● **Data for this task**:
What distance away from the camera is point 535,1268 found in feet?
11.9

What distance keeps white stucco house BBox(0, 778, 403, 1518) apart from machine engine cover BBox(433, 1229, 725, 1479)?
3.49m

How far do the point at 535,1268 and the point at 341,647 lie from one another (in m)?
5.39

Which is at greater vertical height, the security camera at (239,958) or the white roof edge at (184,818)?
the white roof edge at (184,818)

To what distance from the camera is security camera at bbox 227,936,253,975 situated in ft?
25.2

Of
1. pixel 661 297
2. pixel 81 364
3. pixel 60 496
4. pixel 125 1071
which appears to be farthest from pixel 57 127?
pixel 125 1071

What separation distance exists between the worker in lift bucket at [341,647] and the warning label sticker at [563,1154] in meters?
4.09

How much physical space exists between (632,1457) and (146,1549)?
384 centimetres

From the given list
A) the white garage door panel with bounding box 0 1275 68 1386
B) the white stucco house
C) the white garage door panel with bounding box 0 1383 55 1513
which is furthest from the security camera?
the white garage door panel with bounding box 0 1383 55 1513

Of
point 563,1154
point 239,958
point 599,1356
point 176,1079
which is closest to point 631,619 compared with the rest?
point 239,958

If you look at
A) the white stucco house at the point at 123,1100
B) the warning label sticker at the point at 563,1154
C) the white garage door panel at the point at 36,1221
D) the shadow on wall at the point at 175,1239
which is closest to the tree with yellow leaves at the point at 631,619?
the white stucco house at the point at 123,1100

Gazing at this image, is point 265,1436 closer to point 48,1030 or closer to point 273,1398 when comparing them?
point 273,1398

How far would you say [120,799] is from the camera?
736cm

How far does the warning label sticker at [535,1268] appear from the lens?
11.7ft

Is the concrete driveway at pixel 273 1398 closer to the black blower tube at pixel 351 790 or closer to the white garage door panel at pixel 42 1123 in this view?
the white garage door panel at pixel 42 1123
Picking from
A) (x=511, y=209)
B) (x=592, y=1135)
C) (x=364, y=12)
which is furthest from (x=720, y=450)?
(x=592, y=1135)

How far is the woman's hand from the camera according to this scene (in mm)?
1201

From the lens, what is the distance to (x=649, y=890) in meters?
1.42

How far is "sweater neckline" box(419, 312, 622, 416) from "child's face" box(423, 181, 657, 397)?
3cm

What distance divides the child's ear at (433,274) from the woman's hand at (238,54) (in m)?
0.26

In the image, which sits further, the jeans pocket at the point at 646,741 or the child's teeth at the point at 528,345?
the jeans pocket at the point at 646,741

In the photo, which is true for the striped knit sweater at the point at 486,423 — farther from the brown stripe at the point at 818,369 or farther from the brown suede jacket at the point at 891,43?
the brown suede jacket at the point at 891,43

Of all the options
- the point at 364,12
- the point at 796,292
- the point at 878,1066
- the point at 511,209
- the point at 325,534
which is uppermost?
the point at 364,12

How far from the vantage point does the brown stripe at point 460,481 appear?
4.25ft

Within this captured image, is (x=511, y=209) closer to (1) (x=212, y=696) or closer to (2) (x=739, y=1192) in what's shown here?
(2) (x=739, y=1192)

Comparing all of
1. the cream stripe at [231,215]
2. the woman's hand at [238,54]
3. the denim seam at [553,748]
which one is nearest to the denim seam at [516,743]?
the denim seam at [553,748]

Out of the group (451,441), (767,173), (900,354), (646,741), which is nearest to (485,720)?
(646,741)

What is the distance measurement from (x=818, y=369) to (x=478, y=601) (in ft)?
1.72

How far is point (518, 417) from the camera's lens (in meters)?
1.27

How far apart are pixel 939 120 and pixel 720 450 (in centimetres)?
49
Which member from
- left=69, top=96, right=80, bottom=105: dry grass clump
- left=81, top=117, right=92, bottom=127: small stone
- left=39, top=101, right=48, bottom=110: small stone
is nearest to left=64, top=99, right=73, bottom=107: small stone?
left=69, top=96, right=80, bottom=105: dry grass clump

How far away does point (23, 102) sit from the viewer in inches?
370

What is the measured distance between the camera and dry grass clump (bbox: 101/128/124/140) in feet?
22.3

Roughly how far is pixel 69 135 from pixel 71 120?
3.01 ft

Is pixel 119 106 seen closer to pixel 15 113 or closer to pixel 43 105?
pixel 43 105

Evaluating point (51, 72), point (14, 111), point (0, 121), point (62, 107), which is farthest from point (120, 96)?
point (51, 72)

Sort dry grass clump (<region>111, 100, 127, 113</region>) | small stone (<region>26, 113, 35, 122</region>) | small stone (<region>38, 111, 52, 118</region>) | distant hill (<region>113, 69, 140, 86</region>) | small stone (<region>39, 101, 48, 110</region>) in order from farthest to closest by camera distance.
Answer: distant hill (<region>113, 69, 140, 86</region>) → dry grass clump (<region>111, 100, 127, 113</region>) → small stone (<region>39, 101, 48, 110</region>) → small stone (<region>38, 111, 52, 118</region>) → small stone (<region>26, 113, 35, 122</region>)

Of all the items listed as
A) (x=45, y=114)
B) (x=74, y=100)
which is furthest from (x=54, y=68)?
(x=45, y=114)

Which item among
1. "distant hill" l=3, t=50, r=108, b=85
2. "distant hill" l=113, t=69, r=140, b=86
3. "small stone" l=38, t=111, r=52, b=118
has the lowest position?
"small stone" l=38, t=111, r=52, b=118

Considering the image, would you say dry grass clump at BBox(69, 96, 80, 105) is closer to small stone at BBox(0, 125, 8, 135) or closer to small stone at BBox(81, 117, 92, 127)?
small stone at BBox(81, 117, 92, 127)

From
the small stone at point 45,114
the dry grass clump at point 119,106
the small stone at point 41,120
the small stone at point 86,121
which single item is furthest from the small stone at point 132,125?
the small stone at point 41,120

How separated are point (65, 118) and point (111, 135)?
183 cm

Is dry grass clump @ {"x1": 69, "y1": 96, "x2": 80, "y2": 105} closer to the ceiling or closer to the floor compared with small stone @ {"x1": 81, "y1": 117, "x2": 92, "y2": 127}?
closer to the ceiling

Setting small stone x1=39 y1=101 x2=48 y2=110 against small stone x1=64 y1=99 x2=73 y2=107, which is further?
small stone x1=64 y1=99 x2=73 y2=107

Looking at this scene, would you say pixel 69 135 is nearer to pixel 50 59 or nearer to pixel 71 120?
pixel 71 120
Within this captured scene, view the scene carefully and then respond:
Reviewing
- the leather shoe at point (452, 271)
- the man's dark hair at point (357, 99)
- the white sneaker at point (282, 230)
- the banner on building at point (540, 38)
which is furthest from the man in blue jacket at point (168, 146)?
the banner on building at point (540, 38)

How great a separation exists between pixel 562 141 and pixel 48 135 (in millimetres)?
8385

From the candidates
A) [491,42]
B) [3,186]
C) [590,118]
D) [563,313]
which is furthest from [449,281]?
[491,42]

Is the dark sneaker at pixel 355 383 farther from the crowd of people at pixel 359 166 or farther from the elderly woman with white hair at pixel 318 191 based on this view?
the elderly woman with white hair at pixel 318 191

● **Problem to work on**: Copy all of the items above, substituting "caution decal" for every occurrence of "warning label sticker" and leaving the rest unchanged.

● **Full output**:
What distance away from the camera is point 535,1268 found in feet?
11.9

What distance keeps white stucco house BBox(0, 778, 403, 1518) apart from machine engine cover BBox(433, 1229, 725, 1479)?
3.49m

How far do the point at 535,1268 and the point at 341,647 lie from one another (in m)?
5.39

Which is at greater vertical height, the security camera at (239,958) or the white roof edge at (184,818)?
the white roof edge at (184,818)

To what distance from the camera is security camera at bbox 227,936,253,975 situated in ft?
25.2

Of
1. pixel 661 297
2. pixel 81 364
3. pixel 60 496
4. pixel 125 1071
which appears to be farthest from pixel 57 127?
pixel 125 1071

What separation distance exists between the worker in lift bucket at [341,647] and the caution decal at [563,1154] in meters?
4.09

How much physical space exists between (632,1457) and (146,1549)?
384 centimetres

From the given list
A) the white garage door panel with bounding box 0 1275 68 1386
B) the white stucco house
C) the white garage door panel with bounding box 0 1383 55 1513
which is furthest from the security camera?
the white garage door panel with bounding box 0 1383 55 1513

Of
point 563,1154
point 239,958
point 599,1356
point 176,1079
which is closest to point 631,619 compared with the rest?
point 239,958

If you look at
A) the white stucco house at the point at 123,1100
B) the caution decal at the point at 563,1154
C) the white garage door panel at the point at 36,1221
D) the shadow on wall at the point at 175,1239
which is closest to the tree with yellow leaves at the point at 631,619?
the white stucco house at the point at 123,1100

Gazing at this image, is point 265,1436 closer to point 48,1030 or closer to point 273,1398 when comparing them?
point 273,1398

How far would you say [120,799] is from the camera?
736cm

How far does the caution decal at [535,1268] appear from the lens?
11.7ft

Is the concrete driveway at pixel 273 1398 closer to the black blower tube at pixel 351 790 or closer to the white garage door panel at pixel 42 1123 in this view?
the white garage door panel at pixel 42 1123
Picking from
A) (x=511, y=209)
B) (x=592, y=1135)
C) (x=364, y=12)
which is furthest from (x=720, y=450)?
(x=592, y=1135)

How far is the woman's hand from the camera according to this scene (in mm)?
1201

From the lens, what is the distance to (x=649, y=890) in meters?
1.42

How far is "sweater neckline" box(419, 312, 622, 416) from "child's face" box(423, 181, 657, 397)?
3cm

What distance divides the child's ear at (433,274) from the woman's hand at (238,54) (in m)?
0.26

In the image, which sits further, the jeans pocket at the point at 646,741 or the child's teeth at the point at 528,345?
the jeans pocket at the point at 646,741

In the photo, which is true for the striped knit sweater at the point at 486,423 — farther from the brown stripe at the point at 818,369 or farther from the brown suede jacket at the point at 891,43?
the brown suede jacket at the point at 891,43

Of all the options
- the point at 364,12
- the point at 796,292
- the point at 878,1066
- the point at 511,209
- the point at 325,534
which is uppermost?
the point at 364,12

How far from the vantage point does the brown stripe at point 460,481 appear?
4.25ft

Within this captured image, is (x=511, y=209) closer to (1) (x=212, y=696) or closer to (2) (x=739, y=1192) in what's shown here?
(2) (x=739, y=1192)

Comparing all of
1. the cream stripe at [231,215]
2. the woman's hand at [238,54]
3. the denim seam at [553,748]
which one is nearest to the denim seam at [516,743]?
the denim seam at [553,748]

Out of the group (451,441), (767,173), (900,354), (646,741), which is nearest to (485,720)?
(646,741)

What is the distance measurement from (x=818, y=369) to (x=478, y=601) (in ft)?
1.72

How far is point (518, 417) from the camera's lens (in meters)?
1.27

How far apart are pixel 939 120 and pixel 720 450 (in centimetres)?
49
Which member from
- left=69, top=96, right=80, bottom=105: dry grass clump
- left=81, top=117, right=92, bottom=127: small stone
- left=39, top=101, right=48, bottom=110: small stone
is nearest to left=64, top=99, right=73, bottom=107: small stone?
left=69, top=96, right=80, bottom=105: dry grass clump

How far away does point (23, 102) sit from the viewer in inches?
370

What is the measured distance between the camera and dry grass clump (bbox: 101/128/124/140) in feet?
22.3

Roughly how far is pixel 69 135 from pixel 71 120?
3.01 ft

Is pixel 119 106 seen closer to pixel 15 113 or closer to pixel 43 105?
pixel 43 105

Evaluating point (51, 72), point (14, 111), point (0, 121), point (62, 107), which is farthest from point (120, 96)?
point (51, 72)

Sort dry grass clump (<region>111, 100, 127, 113</region>) | small stone (<region>26, 113, 35, 122</region>) | small stone (<region>38, 111, 52, 118</region>) | distant hill (<region>113, 69, 140, 86</region>) | small stone (<region>39, 101, 48, 110</region>) in order from farthest to closest by camera distance.
Answer: distant hill (<region>113, 69, 140, 86</region>) → dry grass clump (<region>111, 100, 127, 113</region>) → small stone (<region>39, 101, 48, 110</region>) → small stone (<region>38, 111, 52, 118</region>) → small stone (<region>26, 113, 35, 122</region>)

Of all the items listed as
A) (x=45, y=114)
B) (x=74, y=100)
which is furthest from (x=54, y=68)?
(x=45, y=114)

Which item among
1. "distant hill" l=3, t=50, r=108, b=85
2. "distant hill" l=113, t=69, r=140, b=86
3. "small stone" l=38, t=111, r=52, b=118
has the lowest position?
"small stone" l=38, t=111, r=52, b=118

Considering the image, would you say dry grass clump at BBox(69, 96, 80, 105) is closer to small stone at BBox(0, 125, 8, 135) or closer to small stone at BBox(81, 117, 92, 127)?
small stone at BBox(81, 117, 92, 127)

From
the small stone at point 45,114
the dry grass clump at point 119,106
the small stone at point 41,120
the small stone at point 86,121
which single item is furthest from the small stone at point 132,125?
the small stone at point 41,120

How separated are point (65, 118) and point (111, 135)?
183 cm

Is dry grass clump @ {"x1": 69, "y1": 96, "x2": 80, "y2": 105} closer to the ceiling or closer to the floor compared with small stone @ {"x1": 81, "y1": 117, "x2": 92, "y2": 127}?
closer to the ceiling

Setting small stone x1=39 y1=101 x2=48 y2=110 against small stone x1=64 y1=99 x2=73 y2=107, which is further?
small stone x1=64 y1=99 x2=73 y2=107

Looking at this scene, would you say pixel 69 135 is nearer to pixel 50 59 or nearer to pixel 71 120?
pixel 71 120
Within this captured scene, view the scene carefully and then respond:
Reviewing
- the leather shoe at point (452, 271)
- the man's dark hair at point (357, 99)
- the white sneaker at point (282, 230)
- the banner on building at point (540, 38)
which is furthest from the man in blue jacket at point (168, 146)?
the banner on building at point (540, 38)

How great a separation exists between pixel 562 141 and pixel 48 135 (in millimetres)?
8385

From the candidates
A) [491,42]
B) [3,186]
C) [590,118]
D) [563,313]
which is furthest from [449,281]?
[491,42]

Is the dark sneaker at pixel 355 383 farther from the crowd of people at pixel 359 166 or farther from the elderly woman with white hair at pixel 318 191 based on this view?
the elderly woman with white hair at pixel 318 191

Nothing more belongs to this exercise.